Table 1 Predicted CAZymes and other potential lignocellulolytic enzymes in the C. buqueti transcriptome

Six xylanase genes were present in the transcriptome. Numerous genes encoding proteins associated with hemicellulose degradation, such as mannosidase and galactosidase, were also detected (Table 1). Furthermore, 22 β-galactosidases, 25 mannosidases, 17 xyloglucosyltransferases, 82 arylesterases and 75 acetylxylan esterases were identified in the transcriptome (data not shown). The CE10 family exhibited carboxylesterase and xylanase activities as well as mannosidase, galactosidase, xyloglucosyltransferase and acetylxylan esterase activities involved in hemicellulose degradation [37]. These findings indicate that C. buqueti has the ability to degrade xylan and other components of hemicellulose.

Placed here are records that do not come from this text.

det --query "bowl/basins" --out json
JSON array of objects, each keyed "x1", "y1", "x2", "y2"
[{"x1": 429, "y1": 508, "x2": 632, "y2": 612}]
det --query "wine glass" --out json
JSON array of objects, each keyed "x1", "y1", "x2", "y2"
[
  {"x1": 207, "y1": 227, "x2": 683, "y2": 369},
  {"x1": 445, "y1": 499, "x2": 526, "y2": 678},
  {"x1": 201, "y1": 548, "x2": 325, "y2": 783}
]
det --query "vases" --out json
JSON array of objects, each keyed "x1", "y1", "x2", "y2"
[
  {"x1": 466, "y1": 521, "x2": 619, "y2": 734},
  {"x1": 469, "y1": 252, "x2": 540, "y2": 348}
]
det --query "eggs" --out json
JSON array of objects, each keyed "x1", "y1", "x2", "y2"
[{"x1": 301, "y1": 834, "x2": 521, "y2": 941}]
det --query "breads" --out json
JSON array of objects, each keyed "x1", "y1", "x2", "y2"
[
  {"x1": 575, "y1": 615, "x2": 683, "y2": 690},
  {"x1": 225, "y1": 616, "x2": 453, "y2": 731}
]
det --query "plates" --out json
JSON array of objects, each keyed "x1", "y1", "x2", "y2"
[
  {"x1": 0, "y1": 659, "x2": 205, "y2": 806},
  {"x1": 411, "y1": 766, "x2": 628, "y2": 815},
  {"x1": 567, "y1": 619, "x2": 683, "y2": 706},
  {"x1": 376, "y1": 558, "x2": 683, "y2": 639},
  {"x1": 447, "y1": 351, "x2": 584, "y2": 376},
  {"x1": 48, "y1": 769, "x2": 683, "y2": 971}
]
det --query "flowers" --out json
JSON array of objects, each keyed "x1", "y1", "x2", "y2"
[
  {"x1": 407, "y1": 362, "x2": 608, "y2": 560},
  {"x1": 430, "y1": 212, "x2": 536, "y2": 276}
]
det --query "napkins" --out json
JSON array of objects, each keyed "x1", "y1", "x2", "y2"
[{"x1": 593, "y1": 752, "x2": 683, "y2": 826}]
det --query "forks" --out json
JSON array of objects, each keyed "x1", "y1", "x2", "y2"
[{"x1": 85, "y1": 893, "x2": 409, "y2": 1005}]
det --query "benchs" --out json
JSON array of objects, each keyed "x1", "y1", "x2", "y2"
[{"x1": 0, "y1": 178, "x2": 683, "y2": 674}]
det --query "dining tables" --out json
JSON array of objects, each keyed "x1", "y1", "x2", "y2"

AAs play an important role in lignin degradation [38]. A total of 131 AA proteins were identified from the developmental transcriptome, including 10 laccases (AA1), 5 MnP (AA2), 46 glucose-methanol-choline (GMC) oxidoreductases (aryl alcohol oxidases and vanillyl-alcohol oxidases; AA3 and AA4, respectively), 4 1,4-benzoquinone reductases (AA6) and other AAs (AA5, AA7 and AA8) (Additional file 1: Table S1). Members of the GMC oxidoreductase superfamily are believed to provide hydrogen peroxide for lignin peroxidase (LiP) and MnP to participate in lignin degradation [39, 40]. The quinone oxidoreductase-derived Fenton chemical reaction reportedly participates in lignocellulose degradation by reducing ions in Gloeophyllum trabeum [41].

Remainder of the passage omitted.